Site hosted by Angelfire.com: Build your free website today!
No, I don't condone incestuous relationships. -.-;  ~Kiri

Koibito
by Kiri


 


I don’t care if it’s wrong. I love him.

I know you’re using me, but I don’t care about that either. If it’s the only way I can be with him, I’ll do anything.

We’ve always shared everything. When you grow up in such an unfriendly place as this world, you have to have someone to rely on. My brother was the only one there, the only one I’ve ever had to love. Is it so wrong to want to be with him?

He’s always been so gentle to me. I raised him when our parents died, but we are only two years apart. He’s always protected me in any way he could.

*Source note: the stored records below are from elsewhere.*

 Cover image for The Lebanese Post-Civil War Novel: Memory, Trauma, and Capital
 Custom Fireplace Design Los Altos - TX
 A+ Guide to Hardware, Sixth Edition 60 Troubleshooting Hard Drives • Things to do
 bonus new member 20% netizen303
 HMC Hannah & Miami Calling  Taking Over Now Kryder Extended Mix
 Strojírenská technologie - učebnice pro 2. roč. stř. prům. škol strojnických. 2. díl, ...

Love can’t be wrong. Not when it is this strong.

I feel bad for Suzaku no Miko and her lover. I don’t want to hurt her, but it’s unfair that they can be happy with each other while I am forbidden to be with the one I love. Ren... I just want to be in his arms forever, to be safe. People can be so cruel. Why doesn’t anyone understand?

But you said you did, Tenkou-sama. I don’t think you really do, but I’ll never say that to your face. I’m grateful to you. You rescued us. They were about to kill us, and not only did you save us, but you taught us things to help us. You said we only had to stop the Suzaku shichiseishi and then we could be together forever. You said I could use my body to stop that Taka and that Ren could use his influence in school to stop Suzaku no Miko. You asked if I would kill for Ren. Yes. I would. After how many people tried to kill us, to separate us, I would kill to be with him.

I want to protect him too. It hurt so much when the other villagers threw us out, ready to push us off the cliff and I could do nothing to stop them. I would have killed them all at that point to get the sadness and hurt out of his eyes. I love him. Kill or die for him, it doesn’t matter. Just as long as he is happy. If I can do anything for that, I will.

I don’t understand. Why doesn’t anyone want us to be together? We won’t have children. I don’t think I can anymore. When I was younger, those men hurt me rather badly. When Ren found them on me, crushing me in their drunken stupor, he killed them in a blind rage. I could barely walk so he carried me home. He even had a doctor come and check me despite the fact that he knew we couldn’t afford it. The doctor told him that I wouldn’t live, but Ren nursed me slowly and gently back to health. The outside healed, but I can feel the damage of what they did to me on the inside even now. Ren doesn’t know. so he makes sure he is always very careful with me. If I told him, he would not have to be as careful, but he would also have so much guilt that he didn’t get there soon enough to save me this. I can’t tell him. I can’t see the hurt and pain in his eyes because of my pain. I won’t let him hate himself. I love him too much for that.

I wonder if he keeps secrets like this from me too, to save me hurt. He always tries to take care of me. You can’t let them keep us apart, Tenkou-sama. I promise I’ll do everything you ask of me; just don’t take him away from me. Of everything in the world, he is the only one person that I need. And I know that you know this. Please don’t look down on me so much for this. I love him and I always will, and if I die trying to protect him, to love him, then it will be a good death.

Suzaku no Miko will not win. My love for Ren will surpass all things. I won’t give up. I love him. And it’s not wrong.